Dalam perspektif jangka panjang, Made berpendapat, perundingan perdagangan memiliki peran strategis mendongkrak kinerja neraca perdagangan. Jika dianalogikan, perjanjian perdagangan menjadi jalan antarkedua pihak yang saling berdagang.
Jalan ini yang akan ditapaki oleh pelaku industri nasional mengalirkan produknya ke negara mitra. Bahkan, Made menilai, perundingan perdagangan merupakan salah satu sarana mereformasi perekonomian nasional.
”Perundingan perdagangan yang berujung pada perjanjian dagang yang disepakati akan mendorong Indonesia meningkatkan daya saing untuk memenuhi standar di negara mitra yang menjadi tujuan ekspor,” tuturnya.

━━━━━━

▸ **TUGAS 1**
Dalam teks tentang perundingan perdagangan, perjanjian perdagangan dianalogikan sebagai apa?
▸ **TUGAS 2**
Lanjutkan teks tentang perundingan perdagangan mulai dari kalimat terakhirnya.

Kumpulan entri data:
━━━━━━

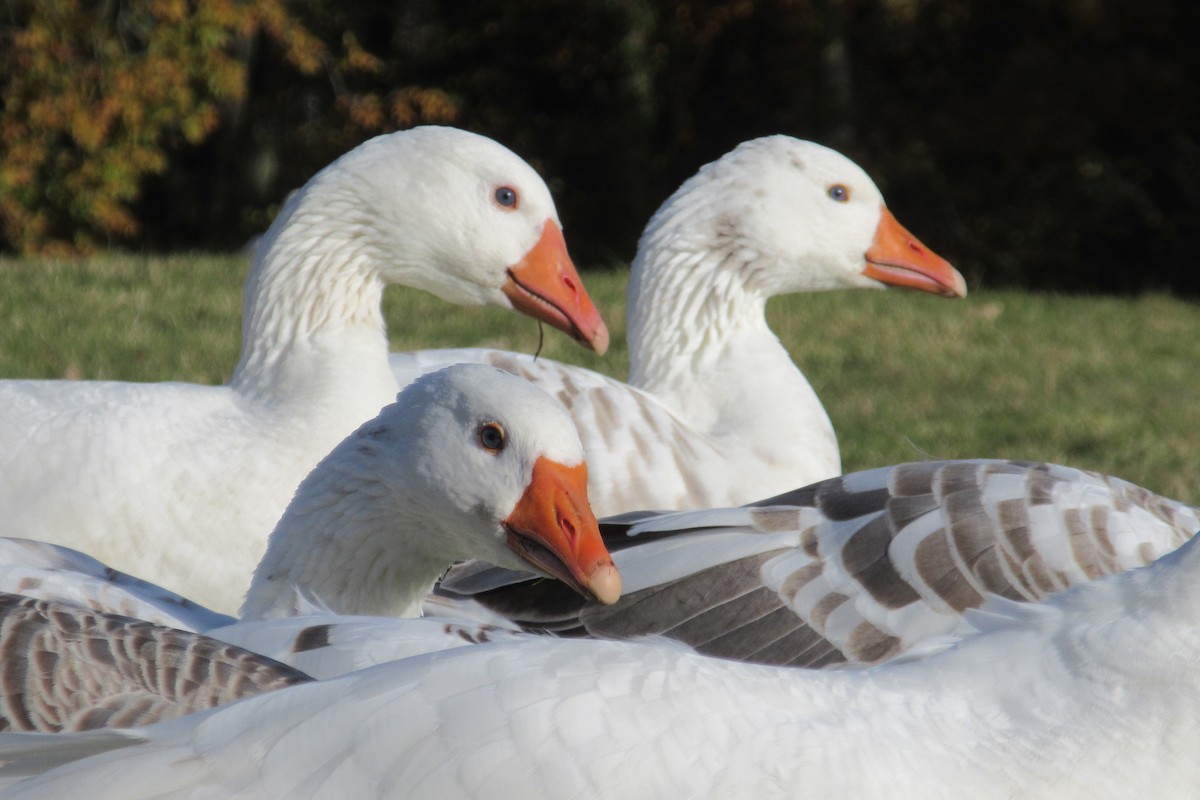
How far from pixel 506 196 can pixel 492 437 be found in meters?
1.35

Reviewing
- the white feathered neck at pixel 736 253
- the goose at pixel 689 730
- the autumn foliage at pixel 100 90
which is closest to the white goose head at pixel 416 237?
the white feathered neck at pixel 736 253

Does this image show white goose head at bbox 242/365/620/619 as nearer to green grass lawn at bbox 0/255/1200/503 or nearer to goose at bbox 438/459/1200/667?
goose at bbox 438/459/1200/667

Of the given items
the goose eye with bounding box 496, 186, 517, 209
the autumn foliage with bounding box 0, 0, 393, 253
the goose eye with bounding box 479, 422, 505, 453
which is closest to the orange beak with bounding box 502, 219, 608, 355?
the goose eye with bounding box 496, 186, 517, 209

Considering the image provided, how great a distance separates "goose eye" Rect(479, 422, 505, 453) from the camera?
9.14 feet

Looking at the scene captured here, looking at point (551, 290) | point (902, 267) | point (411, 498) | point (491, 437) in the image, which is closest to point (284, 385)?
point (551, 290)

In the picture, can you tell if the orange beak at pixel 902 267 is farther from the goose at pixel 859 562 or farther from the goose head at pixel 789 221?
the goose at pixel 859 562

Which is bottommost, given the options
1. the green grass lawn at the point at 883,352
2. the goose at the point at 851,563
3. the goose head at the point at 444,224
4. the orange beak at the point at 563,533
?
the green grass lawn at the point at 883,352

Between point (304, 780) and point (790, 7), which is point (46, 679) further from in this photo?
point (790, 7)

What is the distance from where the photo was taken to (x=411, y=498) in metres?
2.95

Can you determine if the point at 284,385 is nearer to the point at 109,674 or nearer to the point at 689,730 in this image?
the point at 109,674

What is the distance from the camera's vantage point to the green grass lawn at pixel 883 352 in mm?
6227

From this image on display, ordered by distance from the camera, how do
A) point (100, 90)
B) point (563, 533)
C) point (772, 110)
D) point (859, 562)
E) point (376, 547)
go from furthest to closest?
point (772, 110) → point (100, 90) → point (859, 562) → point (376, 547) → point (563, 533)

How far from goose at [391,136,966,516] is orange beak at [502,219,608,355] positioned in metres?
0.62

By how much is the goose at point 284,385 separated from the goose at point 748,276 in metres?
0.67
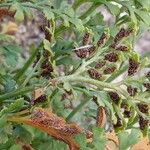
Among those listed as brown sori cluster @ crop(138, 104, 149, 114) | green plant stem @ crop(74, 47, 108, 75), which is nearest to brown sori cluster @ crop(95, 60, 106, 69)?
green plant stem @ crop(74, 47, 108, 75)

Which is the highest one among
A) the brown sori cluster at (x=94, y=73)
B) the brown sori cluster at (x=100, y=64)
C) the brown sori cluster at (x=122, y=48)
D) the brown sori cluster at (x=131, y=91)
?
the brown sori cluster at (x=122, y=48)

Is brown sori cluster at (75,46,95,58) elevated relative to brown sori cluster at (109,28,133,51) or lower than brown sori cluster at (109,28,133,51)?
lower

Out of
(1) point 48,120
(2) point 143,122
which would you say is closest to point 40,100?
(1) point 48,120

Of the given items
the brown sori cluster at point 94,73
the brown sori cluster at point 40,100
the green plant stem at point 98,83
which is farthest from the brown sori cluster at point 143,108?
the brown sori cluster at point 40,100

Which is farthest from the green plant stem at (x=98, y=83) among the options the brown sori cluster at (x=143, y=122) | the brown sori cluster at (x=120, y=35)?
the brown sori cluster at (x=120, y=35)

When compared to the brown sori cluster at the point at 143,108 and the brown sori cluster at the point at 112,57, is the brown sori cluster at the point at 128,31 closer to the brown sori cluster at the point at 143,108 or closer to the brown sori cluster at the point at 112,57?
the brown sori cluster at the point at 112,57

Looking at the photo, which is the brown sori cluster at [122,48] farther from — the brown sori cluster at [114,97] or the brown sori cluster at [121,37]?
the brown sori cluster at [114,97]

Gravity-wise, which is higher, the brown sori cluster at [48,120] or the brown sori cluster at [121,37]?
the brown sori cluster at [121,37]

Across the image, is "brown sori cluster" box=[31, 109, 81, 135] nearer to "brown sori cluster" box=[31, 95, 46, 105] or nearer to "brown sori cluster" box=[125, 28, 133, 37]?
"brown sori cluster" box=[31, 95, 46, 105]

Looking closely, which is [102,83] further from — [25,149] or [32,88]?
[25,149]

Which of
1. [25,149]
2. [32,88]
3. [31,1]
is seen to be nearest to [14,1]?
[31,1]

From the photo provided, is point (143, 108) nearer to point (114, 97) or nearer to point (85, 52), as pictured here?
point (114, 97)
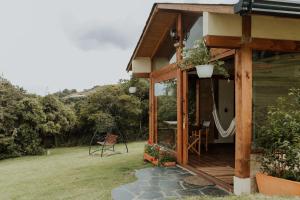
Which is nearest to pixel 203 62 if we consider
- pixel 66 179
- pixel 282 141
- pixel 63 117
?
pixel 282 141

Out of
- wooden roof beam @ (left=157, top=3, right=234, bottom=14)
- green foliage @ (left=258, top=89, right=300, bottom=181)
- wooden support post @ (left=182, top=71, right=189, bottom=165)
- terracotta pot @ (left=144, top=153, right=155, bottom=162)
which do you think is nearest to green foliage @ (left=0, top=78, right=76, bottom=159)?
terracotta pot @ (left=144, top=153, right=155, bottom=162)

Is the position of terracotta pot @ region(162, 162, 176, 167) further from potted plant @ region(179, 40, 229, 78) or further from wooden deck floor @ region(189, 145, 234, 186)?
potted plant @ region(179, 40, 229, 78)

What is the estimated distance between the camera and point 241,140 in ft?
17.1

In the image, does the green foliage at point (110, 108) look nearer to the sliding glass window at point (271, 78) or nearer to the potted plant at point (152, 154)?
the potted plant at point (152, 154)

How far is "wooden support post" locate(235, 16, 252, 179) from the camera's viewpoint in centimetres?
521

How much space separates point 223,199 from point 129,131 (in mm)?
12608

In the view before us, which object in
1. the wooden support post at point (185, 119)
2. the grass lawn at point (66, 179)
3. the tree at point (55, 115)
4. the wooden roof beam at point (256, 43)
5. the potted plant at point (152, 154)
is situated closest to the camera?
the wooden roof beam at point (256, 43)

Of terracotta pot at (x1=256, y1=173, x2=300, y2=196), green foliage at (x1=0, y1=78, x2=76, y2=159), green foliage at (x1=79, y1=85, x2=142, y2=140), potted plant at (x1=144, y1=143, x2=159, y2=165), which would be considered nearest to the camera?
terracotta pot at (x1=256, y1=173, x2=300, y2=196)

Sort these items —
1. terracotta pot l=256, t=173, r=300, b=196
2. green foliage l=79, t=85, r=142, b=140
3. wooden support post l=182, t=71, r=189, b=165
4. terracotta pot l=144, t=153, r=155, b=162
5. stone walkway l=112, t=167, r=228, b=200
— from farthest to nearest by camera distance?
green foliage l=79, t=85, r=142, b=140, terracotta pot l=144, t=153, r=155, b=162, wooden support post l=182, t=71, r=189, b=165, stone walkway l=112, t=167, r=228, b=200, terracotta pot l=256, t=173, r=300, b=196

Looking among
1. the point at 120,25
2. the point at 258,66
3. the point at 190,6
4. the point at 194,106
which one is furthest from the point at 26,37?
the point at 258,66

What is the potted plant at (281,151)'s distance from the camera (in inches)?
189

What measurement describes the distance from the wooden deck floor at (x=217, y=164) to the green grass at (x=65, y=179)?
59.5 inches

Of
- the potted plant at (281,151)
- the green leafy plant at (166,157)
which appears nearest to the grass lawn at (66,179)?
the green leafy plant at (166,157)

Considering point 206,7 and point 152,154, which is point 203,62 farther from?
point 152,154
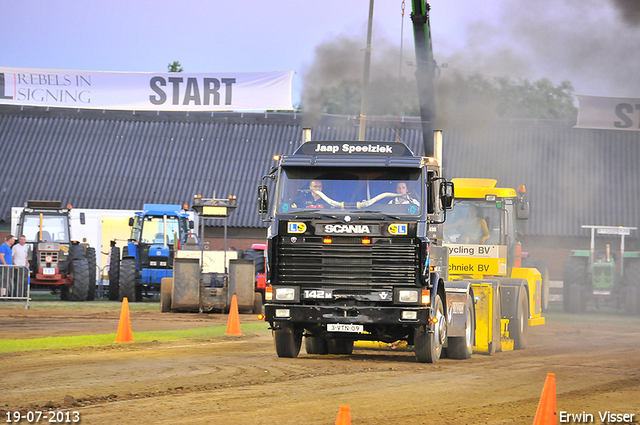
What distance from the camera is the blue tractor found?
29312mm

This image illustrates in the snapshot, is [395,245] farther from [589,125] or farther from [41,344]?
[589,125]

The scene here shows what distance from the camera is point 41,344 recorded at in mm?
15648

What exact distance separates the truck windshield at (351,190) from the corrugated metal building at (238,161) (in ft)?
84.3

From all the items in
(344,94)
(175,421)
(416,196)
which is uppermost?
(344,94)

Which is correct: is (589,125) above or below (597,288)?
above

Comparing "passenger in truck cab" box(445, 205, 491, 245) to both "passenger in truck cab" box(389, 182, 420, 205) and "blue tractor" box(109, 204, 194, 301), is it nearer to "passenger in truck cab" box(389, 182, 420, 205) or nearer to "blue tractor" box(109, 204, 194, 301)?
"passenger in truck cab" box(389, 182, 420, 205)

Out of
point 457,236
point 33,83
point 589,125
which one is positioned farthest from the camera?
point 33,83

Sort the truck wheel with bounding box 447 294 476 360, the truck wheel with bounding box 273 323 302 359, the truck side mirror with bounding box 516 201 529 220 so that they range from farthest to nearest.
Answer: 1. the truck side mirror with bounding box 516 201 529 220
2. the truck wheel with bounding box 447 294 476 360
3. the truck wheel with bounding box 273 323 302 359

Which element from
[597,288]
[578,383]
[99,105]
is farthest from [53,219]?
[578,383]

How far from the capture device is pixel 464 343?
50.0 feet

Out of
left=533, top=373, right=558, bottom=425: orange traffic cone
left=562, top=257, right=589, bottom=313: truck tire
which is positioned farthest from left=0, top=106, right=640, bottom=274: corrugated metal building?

━━━━━━

▸ **JAWABAN TERTULIS 1**
Perjanjian perdagangan dianalogikan sebagai jalan antarkedua pihak yang saling berdagang.

▸ **JAWABAN TERTULIS 2**
Saat ini terdapat delapan perundingan perjanjian perdagangan yang tengah berjalan. Lima di antaranya ditargetkan rampung di tahap kesimpulan (conclusion) pada tahun ini.
Perjanjian-perjanjian itu antara lain Perjanjian Kerja Sama Ekonomi Komprehensif antara Indonesia dan Uni Eropa (I-EU CEPA), Perjanjian Kerja Sama Ekonomi Komprehensif antara Indonesia dan Turki, Perjanjian Dagang Preferensial antara Indonesia dan Tunisia, Perjanjian Dagang Preferensial antara Indonesia dan Bangladesh, serta Perjanjian Dagang Preferensial antara Indonesia dan Iran.
Hingga saat ini, ada delapan perjanjian perdagangan internasional yang sudah rampung. Perjanjian-perjanjian itu adalah Perjanjian Kerja Sama Ekonomi Komprehensif antara Indonesia dan Australia, Perjanjian Kerja Sama Ekonomi Komprehensif antara Indonesia dan Korea Selatan, Perjanjian Kerja Sama Ekonomi Komprehensif antara Indonesia dan Chile, dan Perjanjian Dagang Preferensial antara Indonesia dan Mozambik.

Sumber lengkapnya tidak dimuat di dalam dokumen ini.